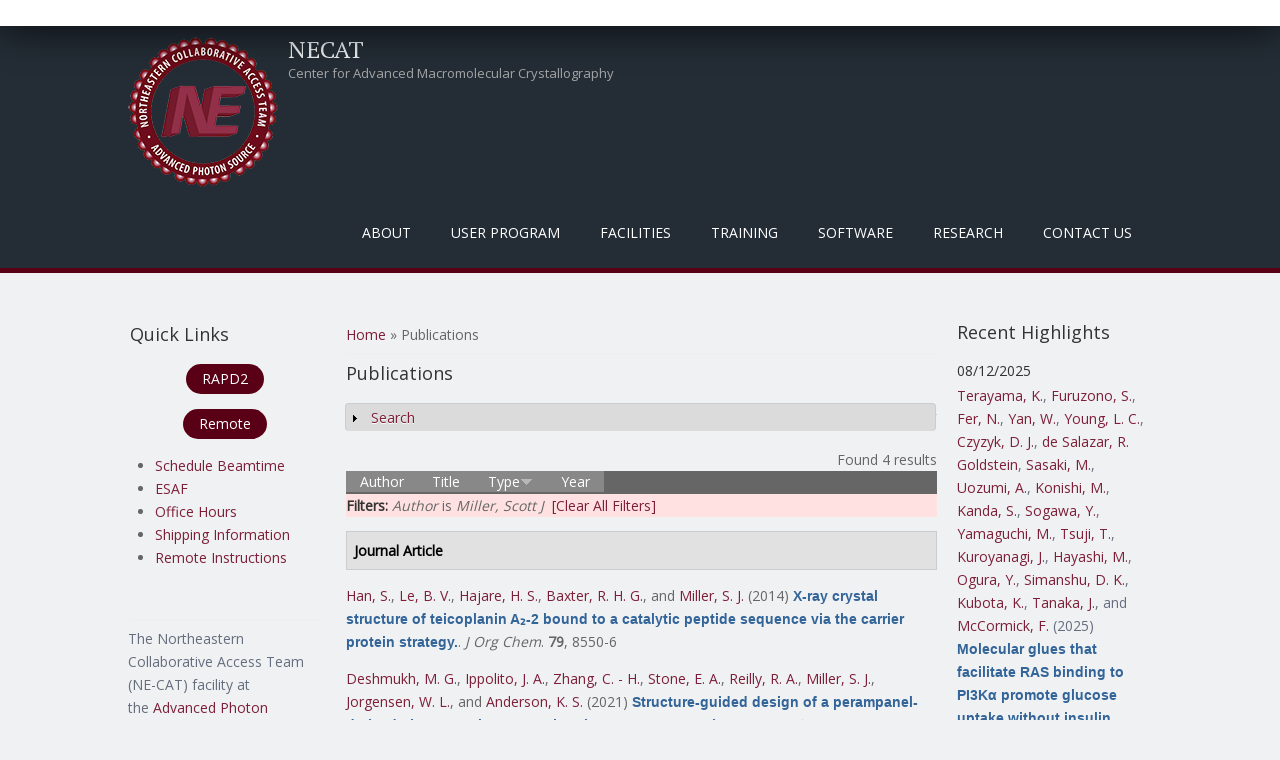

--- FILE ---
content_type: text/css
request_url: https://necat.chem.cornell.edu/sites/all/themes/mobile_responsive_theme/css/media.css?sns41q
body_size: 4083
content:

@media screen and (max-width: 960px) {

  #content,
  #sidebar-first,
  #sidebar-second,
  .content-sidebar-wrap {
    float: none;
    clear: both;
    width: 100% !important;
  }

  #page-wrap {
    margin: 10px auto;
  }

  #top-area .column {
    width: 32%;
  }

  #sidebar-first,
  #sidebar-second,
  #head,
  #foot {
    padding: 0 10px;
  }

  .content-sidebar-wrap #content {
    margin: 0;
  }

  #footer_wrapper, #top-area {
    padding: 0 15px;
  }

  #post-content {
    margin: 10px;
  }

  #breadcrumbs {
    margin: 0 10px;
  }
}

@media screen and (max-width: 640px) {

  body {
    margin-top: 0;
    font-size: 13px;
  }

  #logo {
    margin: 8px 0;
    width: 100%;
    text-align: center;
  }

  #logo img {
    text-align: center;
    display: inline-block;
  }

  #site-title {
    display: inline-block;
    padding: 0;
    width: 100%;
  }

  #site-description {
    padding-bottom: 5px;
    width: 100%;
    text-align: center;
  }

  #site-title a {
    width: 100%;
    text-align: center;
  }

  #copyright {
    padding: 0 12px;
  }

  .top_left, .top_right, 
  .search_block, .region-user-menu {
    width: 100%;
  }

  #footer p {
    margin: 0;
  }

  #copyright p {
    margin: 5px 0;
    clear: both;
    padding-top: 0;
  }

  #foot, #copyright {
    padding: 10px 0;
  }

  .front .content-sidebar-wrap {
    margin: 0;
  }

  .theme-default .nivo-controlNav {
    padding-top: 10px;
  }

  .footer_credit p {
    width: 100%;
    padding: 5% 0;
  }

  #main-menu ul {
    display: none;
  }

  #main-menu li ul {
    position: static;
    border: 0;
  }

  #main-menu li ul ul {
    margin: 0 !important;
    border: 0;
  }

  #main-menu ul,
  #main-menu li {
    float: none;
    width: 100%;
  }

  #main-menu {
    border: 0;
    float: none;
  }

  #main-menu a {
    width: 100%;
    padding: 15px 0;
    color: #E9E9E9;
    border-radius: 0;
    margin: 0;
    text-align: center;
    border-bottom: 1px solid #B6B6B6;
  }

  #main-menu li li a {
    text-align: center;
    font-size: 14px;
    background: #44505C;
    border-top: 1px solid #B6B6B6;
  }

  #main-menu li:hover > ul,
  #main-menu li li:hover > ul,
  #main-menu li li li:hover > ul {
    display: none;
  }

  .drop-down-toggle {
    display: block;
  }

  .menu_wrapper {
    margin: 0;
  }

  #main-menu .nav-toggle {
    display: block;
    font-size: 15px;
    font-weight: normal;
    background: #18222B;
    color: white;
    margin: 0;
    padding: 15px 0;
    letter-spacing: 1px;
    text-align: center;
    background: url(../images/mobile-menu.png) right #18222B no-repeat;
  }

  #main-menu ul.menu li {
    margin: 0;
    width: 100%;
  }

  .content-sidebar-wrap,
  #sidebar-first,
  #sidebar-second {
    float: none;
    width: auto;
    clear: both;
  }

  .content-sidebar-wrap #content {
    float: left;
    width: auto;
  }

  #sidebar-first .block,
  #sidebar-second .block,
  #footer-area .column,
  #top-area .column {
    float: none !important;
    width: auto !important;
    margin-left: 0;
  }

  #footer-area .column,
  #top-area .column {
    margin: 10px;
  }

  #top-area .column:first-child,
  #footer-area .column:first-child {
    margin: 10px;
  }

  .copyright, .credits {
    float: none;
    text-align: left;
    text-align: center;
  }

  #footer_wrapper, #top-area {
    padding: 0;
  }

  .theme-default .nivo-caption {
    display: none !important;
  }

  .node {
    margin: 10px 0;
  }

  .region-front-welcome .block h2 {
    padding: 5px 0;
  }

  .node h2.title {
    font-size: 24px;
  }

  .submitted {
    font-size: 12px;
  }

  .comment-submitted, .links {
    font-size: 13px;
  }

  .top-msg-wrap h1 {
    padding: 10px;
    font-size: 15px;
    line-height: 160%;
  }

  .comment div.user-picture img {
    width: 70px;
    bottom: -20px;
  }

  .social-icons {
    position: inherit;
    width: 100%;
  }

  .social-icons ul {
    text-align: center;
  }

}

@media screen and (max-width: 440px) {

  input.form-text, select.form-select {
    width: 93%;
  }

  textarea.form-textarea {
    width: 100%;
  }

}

::::

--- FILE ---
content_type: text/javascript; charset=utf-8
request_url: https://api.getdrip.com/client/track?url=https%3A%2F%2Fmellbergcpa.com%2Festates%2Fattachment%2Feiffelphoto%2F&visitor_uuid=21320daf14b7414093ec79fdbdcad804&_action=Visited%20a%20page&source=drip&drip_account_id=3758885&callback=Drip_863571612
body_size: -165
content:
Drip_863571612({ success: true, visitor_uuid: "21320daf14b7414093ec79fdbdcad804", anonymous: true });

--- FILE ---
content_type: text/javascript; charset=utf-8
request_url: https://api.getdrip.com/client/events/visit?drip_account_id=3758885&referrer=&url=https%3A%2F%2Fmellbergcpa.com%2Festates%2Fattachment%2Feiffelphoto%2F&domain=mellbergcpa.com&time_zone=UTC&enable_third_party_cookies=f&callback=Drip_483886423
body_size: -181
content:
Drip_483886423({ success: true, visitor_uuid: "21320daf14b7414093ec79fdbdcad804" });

::::

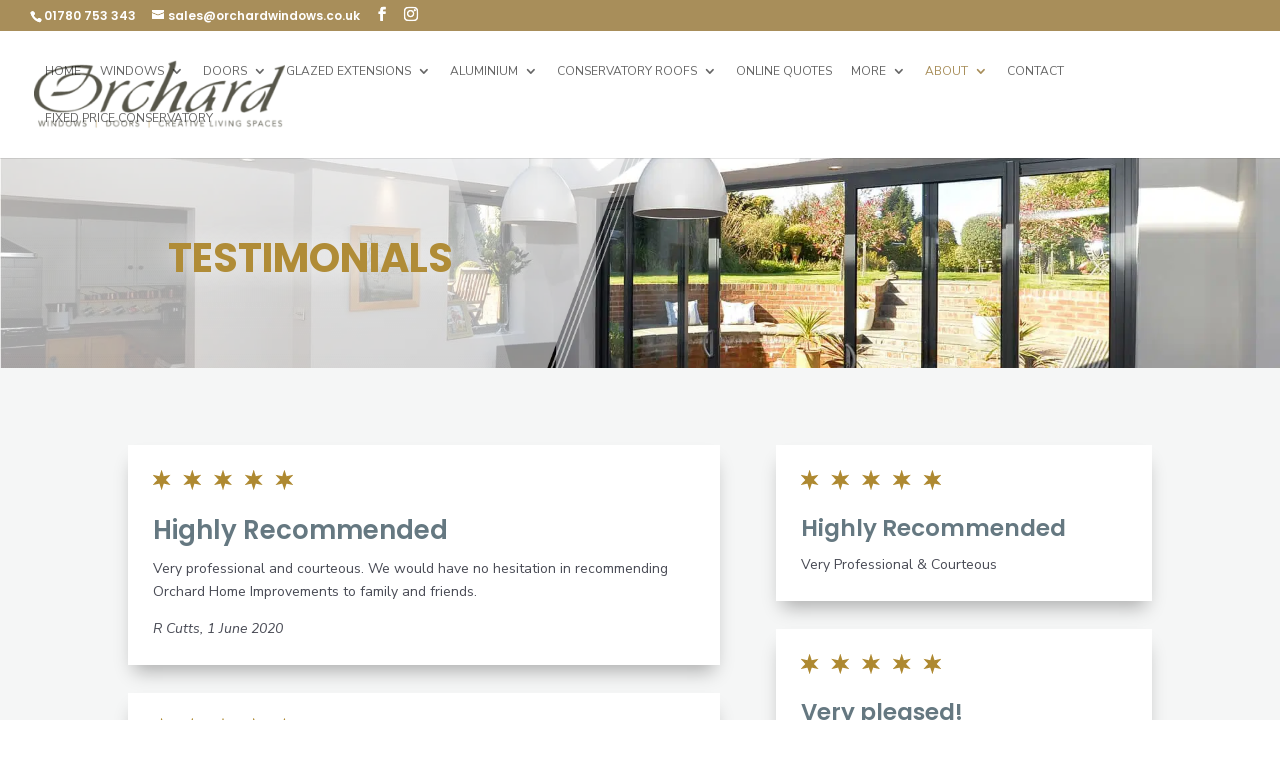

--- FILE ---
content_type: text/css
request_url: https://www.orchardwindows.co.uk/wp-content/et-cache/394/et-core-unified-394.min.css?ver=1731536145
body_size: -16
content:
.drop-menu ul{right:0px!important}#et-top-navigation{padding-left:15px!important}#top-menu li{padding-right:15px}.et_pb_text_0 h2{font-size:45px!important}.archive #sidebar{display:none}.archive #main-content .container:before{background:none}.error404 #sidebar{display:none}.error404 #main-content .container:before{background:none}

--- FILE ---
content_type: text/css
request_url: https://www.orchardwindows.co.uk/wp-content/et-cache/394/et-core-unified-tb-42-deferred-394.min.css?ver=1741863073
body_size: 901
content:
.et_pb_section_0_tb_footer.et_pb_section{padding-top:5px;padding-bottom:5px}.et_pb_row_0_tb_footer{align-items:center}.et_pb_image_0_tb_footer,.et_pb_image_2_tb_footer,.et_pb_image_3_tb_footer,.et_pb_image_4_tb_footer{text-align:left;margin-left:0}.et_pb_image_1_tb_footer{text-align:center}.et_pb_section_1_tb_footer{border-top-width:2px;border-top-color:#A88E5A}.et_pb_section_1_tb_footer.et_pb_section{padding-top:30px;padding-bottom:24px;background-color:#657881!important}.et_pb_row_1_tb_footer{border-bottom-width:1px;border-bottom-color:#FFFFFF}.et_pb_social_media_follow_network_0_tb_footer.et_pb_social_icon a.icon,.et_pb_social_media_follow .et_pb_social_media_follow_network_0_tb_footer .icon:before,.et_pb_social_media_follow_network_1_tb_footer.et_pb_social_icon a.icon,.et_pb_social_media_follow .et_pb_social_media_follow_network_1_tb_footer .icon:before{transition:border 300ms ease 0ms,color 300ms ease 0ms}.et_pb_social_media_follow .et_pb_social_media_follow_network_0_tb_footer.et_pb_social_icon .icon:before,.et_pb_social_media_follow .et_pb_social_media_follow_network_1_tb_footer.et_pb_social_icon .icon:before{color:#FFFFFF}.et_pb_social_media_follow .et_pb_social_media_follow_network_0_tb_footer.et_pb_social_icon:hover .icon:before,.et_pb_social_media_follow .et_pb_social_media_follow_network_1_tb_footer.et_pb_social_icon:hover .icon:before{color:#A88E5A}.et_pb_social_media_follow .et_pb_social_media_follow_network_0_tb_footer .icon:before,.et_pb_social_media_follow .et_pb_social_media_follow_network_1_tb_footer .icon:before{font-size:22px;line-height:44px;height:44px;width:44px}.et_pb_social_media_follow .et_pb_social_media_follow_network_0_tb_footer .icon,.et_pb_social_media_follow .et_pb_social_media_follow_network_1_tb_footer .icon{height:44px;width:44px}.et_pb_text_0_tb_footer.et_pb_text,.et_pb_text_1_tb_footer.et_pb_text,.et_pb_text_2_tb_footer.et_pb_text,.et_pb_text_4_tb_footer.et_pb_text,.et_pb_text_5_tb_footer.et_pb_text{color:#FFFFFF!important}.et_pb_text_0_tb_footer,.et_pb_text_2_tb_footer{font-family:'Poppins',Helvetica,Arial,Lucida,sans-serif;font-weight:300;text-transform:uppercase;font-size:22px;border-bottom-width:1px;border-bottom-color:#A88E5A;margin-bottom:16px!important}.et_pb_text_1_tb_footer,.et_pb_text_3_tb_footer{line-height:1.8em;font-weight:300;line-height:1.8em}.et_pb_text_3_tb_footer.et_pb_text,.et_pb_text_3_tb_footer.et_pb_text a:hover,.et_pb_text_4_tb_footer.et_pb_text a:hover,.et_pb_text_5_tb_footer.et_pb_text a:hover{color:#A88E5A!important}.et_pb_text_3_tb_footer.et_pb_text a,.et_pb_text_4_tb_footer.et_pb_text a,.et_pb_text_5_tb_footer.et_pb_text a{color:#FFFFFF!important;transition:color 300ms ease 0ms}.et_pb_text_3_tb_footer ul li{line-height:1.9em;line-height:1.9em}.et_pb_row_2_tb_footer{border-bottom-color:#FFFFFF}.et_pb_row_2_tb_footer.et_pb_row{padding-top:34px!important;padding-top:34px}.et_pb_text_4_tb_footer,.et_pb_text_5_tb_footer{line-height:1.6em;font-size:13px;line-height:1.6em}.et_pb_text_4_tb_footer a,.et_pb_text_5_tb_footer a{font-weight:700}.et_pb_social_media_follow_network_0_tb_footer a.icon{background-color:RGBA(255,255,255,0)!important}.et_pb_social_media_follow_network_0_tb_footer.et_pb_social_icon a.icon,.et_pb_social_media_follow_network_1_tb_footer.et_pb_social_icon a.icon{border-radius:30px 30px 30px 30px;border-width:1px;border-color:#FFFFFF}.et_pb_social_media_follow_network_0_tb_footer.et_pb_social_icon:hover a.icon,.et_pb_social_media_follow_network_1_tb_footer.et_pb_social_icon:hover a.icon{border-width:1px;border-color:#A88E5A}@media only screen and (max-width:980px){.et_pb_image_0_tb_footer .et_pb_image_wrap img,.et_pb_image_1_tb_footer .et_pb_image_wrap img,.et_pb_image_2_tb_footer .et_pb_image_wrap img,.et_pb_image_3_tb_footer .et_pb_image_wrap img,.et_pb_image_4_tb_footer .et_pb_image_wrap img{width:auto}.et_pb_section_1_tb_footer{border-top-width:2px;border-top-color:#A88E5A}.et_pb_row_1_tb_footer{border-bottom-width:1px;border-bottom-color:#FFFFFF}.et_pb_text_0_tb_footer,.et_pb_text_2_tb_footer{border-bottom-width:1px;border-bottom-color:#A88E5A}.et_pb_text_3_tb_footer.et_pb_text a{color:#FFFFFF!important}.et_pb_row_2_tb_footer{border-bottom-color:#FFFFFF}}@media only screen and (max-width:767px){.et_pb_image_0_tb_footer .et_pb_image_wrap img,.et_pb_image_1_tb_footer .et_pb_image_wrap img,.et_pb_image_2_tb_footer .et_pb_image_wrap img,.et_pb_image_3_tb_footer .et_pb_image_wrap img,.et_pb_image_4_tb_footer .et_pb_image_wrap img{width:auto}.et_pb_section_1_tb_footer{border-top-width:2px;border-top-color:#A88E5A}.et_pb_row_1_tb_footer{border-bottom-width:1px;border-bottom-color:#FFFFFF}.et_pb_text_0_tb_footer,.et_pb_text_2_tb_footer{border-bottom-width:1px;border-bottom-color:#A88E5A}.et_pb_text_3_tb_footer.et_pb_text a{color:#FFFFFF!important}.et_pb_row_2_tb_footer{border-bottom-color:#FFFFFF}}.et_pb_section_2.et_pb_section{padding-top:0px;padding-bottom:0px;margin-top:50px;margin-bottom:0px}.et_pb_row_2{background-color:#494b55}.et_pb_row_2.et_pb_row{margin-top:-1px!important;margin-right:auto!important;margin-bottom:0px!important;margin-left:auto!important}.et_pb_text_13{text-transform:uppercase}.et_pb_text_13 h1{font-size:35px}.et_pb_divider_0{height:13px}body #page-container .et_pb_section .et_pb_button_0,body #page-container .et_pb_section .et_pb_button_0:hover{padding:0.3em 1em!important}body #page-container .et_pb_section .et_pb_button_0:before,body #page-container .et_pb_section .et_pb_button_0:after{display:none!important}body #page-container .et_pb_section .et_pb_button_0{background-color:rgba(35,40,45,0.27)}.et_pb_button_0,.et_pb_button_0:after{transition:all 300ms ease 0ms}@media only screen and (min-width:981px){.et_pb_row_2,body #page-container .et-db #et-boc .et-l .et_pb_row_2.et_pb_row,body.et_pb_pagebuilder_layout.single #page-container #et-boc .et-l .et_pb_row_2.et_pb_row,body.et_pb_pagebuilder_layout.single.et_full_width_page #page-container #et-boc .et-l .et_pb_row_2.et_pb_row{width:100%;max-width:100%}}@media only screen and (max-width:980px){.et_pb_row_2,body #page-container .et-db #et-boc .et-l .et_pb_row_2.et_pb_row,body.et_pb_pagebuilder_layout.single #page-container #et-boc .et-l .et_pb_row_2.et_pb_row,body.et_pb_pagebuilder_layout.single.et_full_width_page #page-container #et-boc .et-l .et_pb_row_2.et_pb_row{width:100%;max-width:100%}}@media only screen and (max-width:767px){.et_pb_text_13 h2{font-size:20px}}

::::

• **Activity**:
Work out how many lines in this material contain the string "https", and give that number alone.

• **Written answer**:
5